## Document extract
# # # #

Kudos to the determination of those that don’t acknowledge themselves as fans of the ascent, keeping the pedals turning. A shout out to Janet Curran, a long time Smiddy supporter and rider from Townsville. Janet was a close friend, and colleague, of Maria Smiddy and we are so delighted to have her back in the peloton on this trip with husband John in lead vehicle.

Professor Brian Gabrielli is constantly being put on his pedestal for the great work he does leading Mater’s world leading research into melanoma, ensuring Smiddy funds have the greatest impact. Unfortunately, a man of such incredible intelligence sometimes lets slip in other parts of life. By the first stop it was revealed Brian had left his notoriously thick wallet behind at Ferntree Lodge – some happy road crew were sent back to retrieve it. He doubled down at morning tea when he pulled his room key his back pocket and innocently asked “were we meant to return these?”.

Those two efforts earned him a new moniker, Professor Obvious. As a result Jamie Forster was able to sneak under the radar, with many not aware he left his laundry behind.


Day two heralded a few early comments about fatigue in the legs. I tried to convey some advice I received from the great Phil ‘Skippy’ Anderson over a decade a go on his first Smiddy ride. He told me “no one should be in the big chain ring” – that one should maintain a high cadence to look after the legs. Muscular Skeletal expert Sam Woods has taken this advice very seriously and can be regularly found spinning at 100+RPM. Sam is now “Captain Cadence” in peloton one. The same can’t be said for Mick Young, who after 14 years in the Smiddy peloton, has never recorded a cadence above 40RPM. It may explain why he cracked his crankset on day one and had Ryan strip Killer’s bike to replace it at the end of today’s stage.

As riders enjoyed another ferry crossing of the Daintree River, the reality of a reverse tailwind came apparent. As beneficiaries of a great tailwind on day one it was clear the return trip south wouldn’t be so kind.

Peloton one knuckled down as a tightknit unit working seamlessly and supporting one another into morning tea. The same can’t be said for peloton two. They were given the green light for “every man and woman for themselves” and a small breakaway group smashed themselves over the 10kms into Daintree Village. The Spirit jersey must have been made of heavy polyester judging by the saturation of sweat Brendan presented in at morning tea. The road crew have arranged for twice daily laundry for the great man.

At morning tea, there were whispers of a wee vehicle accident with a Smiddy great. Captain Kev has been fining riders at a whim for making mistakes on tour with regards to sun safety and other minor offences. It’s fair to say Kevvy could be issued a fairly hefty fine for reversing the Smiddy ute into a pole and giving it a little bodywork. Peloton 2 were told nothing of the incident such is Kev’s ability to quietly cover up his own misdemeanours.

The stretch after morning tea was a challenging time for both pelotons as the reverse tailwind picked up. With more traffic on the road, both pelotons were forced into single file at times to ensure road rage was kept to a minimum. DSS Cope did a stellar job in his police escort vehicle keeping the riders safe. Thanks so much Copey for taking time away from home to look after the team.

During these tough times on the road the Smiddy spirit shines through with riders looking out for one another. There were some stellar efforts from the likes of Kirsteen Masson and Stinky Dave, leading from the front. Wongy also deserves a call out for her care for other riders, effortlessly gliding through the peloton to help others. It may have been the excitement from riding through Wonga Beach, her riding strength seemingly going up another level.

A left turn off Captain Cook Highway and the riders had the sniff of day’s end; a wonderful lunch was enjoyed seaside in Port Douglas. We can’t thank the road crew enough for all they do to look after each and every rider out there. It was a wonderful location for the day’s huddle with Stephen Russell and Brendan Flanagan acknowledging the road crew and riders respectively.

A short pedal back to Oaks Resort and day two was done. Tomorrow shapes as our biggest day on the pedals, as we climb into the Tablelands. The riders are naturally resting up with protein shakes and massages, treating their bodies as a temple.

# # # #

## Listed entries
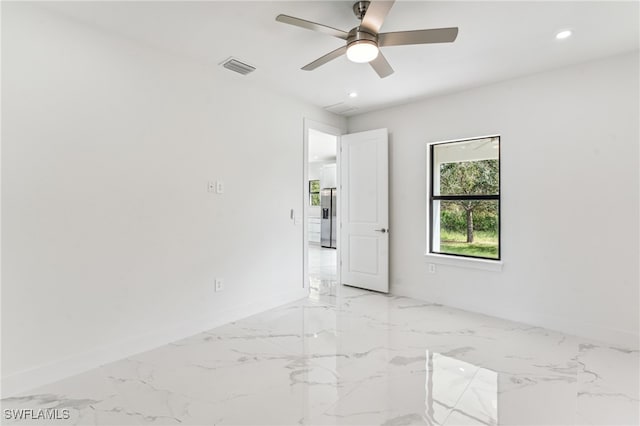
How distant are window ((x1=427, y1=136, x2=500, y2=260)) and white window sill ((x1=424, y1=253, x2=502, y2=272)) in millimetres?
110

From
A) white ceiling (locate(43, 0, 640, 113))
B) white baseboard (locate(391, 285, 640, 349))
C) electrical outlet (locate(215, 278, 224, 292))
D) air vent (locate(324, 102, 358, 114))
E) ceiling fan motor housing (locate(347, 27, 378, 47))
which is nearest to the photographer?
ceiling fan motor housing (locate(347, 27, 378, 47))

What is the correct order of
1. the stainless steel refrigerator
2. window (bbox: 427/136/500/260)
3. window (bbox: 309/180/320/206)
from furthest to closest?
window (bbox: 309/180/320/206), the stainless steel refrigerator, window (bbox: 427/136/500/260)

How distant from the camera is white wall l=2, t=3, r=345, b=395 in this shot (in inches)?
84.3

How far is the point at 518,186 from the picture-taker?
3.42 m

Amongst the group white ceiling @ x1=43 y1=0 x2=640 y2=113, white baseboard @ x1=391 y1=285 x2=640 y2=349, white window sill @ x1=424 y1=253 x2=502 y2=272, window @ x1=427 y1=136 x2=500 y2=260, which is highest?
white ceiling @ x1=43 y1=0 x2=640 y2=113

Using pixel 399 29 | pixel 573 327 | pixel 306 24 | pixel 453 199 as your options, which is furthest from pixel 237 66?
pixel 573 327

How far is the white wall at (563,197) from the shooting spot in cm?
285

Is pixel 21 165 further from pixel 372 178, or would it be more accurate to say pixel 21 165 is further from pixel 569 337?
pixel 569 337

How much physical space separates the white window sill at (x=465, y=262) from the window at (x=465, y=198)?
0.36 feet

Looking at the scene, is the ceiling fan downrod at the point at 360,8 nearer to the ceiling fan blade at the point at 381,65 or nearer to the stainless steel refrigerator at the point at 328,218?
the ceiling fan blade at the point at 381,65

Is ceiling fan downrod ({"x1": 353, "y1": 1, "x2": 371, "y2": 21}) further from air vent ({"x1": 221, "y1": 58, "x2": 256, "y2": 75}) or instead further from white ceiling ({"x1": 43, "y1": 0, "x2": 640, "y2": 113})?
air vent ({"x1": 221, "y1": 58, "x2": 256, "y2": 75})

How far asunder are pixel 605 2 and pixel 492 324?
2814 mm

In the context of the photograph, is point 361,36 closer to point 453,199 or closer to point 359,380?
point 359,380

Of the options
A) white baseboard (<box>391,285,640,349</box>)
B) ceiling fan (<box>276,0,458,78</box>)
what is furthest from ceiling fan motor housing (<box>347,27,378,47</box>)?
white baseboard (<box>391,285,640,349</box>)
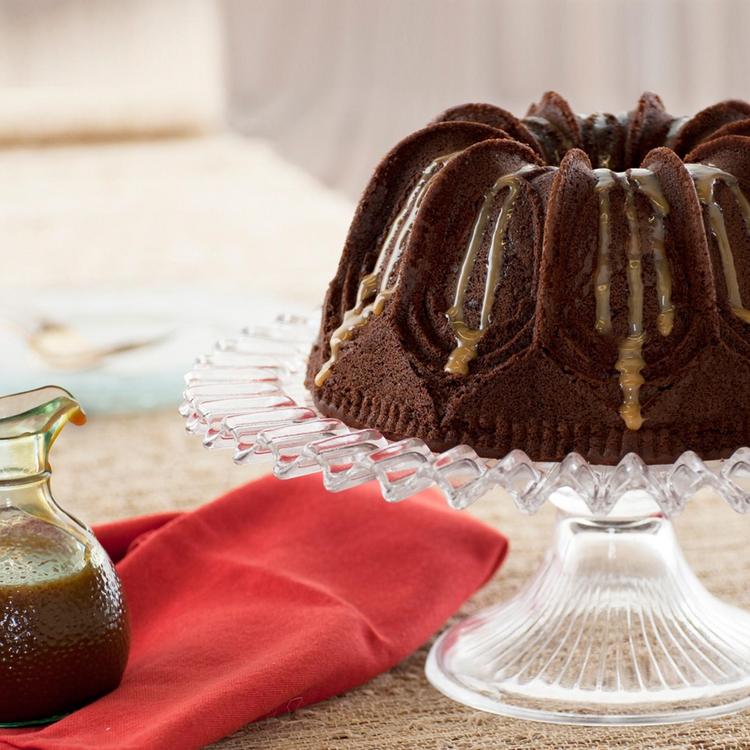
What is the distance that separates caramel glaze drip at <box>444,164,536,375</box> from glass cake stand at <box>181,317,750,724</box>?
78 millimetres

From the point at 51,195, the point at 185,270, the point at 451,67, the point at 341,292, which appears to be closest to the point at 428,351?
the point at 341,292

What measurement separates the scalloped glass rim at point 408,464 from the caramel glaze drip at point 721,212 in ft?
0.43

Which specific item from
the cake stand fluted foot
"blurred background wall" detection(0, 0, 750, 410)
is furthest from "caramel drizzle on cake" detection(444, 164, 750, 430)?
"blurred background wall" detection(0, 0, 750, 410)

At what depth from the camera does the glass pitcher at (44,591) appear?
3.42 feet

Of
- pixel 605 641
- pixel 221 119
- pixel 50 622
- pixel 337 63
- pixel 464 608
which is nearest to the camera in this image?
pixel 50 622

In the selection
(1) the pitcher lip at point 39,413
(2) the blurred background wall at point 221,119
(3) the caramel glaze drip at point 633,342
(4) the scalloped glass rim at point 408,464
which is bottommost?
(2) the blurred background wall at point 221,119

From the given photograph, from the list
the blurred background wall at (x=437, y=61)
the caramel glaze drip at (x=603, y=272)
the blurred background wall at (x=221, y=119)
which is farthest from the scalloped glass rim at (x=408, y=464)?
the blurred background wall at (x=437, y=61)

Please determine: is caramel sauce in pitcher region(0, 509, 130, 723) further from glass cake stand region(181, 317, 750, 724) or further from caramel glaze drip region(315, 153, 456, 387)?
caramel glaze drip region(315, 153, 456, 387)

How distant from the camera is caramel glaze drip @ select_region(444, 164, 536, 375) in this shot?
1.13 meters

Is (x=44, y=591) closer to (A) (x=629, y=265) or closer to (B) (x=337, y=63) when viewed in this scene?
(A) (x=629, y=265)

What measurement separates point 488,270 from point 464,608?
0.39 metres

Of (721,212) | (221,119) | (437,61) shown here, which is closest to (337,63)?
(221,119)

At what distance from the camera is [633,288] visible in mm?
1096

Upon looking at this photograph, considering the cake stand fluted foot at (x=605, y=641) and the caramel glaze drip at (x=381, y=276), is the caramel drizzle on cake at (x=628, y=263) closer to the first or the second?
the caramel glaze drip at (x=381, y=276)
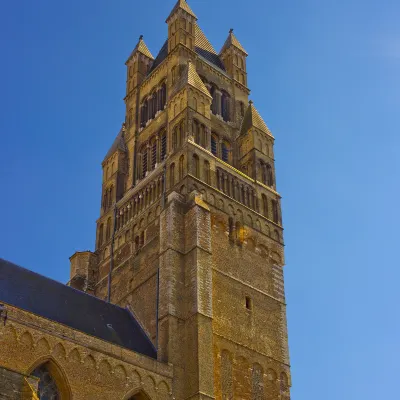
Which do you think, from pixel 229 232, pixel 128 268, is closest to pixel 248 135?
pixel 229 232

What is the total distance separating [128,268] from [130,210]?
3.83 meters

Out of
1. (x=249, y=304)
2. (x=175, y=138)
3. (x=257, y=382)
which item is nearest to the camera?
(x=257, y=382)

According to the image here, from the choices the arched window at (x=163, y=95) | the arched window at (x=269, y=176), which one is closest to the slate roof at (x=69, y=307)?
the arched window at (x=269, y=176)

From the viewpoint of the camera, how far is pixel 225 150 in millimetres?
41438

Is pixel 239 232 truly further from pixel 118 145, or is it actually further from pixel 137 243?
pixel 118 145

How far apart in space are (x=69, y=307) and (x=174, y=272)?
16.0 ft

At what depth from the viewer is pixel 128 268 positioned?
119 ft

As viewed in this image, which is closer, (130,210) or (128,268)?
(128,268)

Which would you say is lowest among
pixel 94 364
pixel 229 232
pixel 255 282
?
pixel 94 364

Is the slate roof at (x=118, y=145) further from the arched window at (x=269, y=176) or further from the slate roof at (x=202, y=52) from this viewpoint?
the arched window at (x=269, y=176)

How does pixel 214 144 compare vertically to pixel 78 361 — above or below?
above

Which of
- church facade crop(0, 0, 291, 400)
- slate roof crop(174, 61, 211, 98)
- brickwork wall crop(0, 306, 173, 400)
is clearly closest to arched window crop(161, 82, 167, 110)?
church facade crop(0, 0, 291, 400)

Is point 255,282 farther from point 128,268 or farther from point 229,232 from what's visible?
point 128,268

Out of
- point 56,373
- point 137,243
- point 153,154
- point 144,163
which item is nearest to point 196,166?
point 153,154
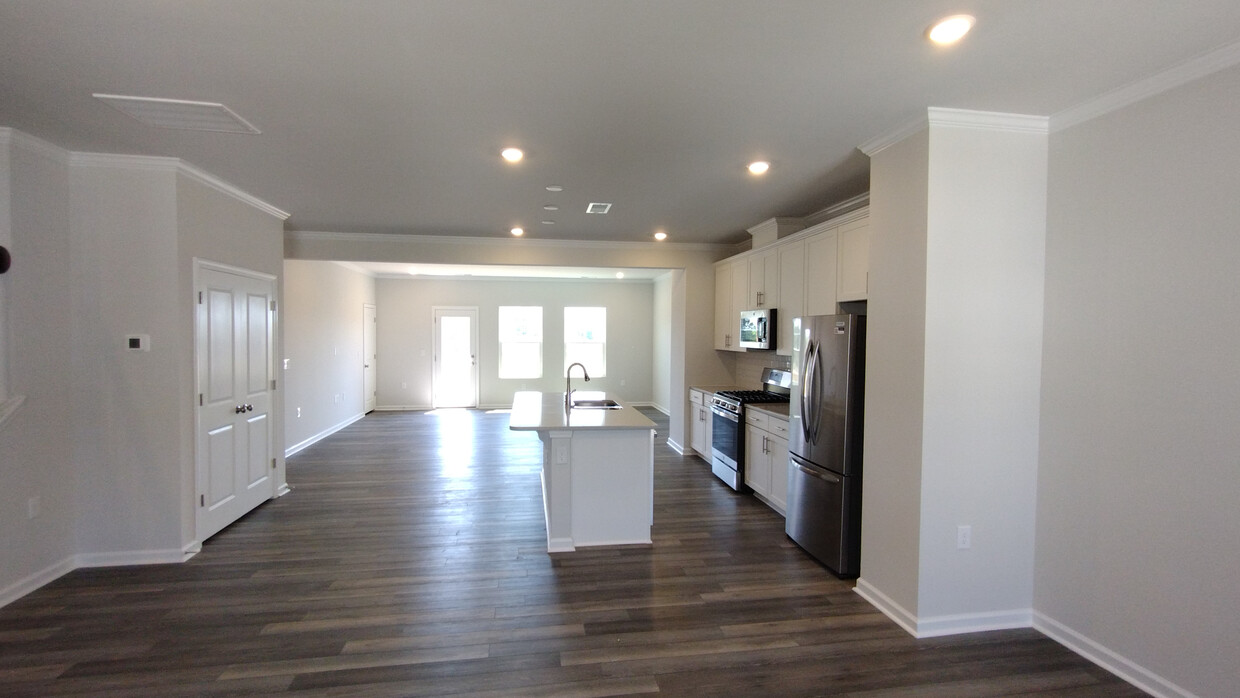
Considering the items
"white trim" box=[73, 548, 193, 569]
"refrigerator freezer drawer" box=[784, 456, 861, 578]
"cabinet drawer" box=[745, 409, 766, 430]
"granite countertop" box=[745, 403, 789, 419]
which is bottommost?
"white trim" box=[73, 548, 193, 569]

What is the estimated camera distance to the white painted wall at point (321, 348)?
618 centimetres

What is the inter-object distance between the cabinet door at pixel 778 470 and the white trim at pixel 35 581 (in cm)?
486

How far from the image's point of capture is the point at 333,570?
3.29m

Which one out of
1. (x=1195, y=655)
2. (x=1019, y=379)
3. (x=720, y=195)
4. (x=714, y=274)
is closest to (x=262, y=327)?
(x=720, y=195)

# # # #

## Problem A
In the ride report, what item did Professor Brian Gabrielli leave behind at Ferntree Lodge?
## Problem B
Retype the ride report's wording exactly, covering everything from "Those two efforts" down to "his laundry behind.".
The listing above is separate material and is not part of the ride report.

## Your response A
His notoriously thick wallet.

## Your response B
Those two efforts earned him a new moniker, Professor Obvious. As a result Jamie Forster was able to sneak under the radar, with many not aware he left his laundry behind.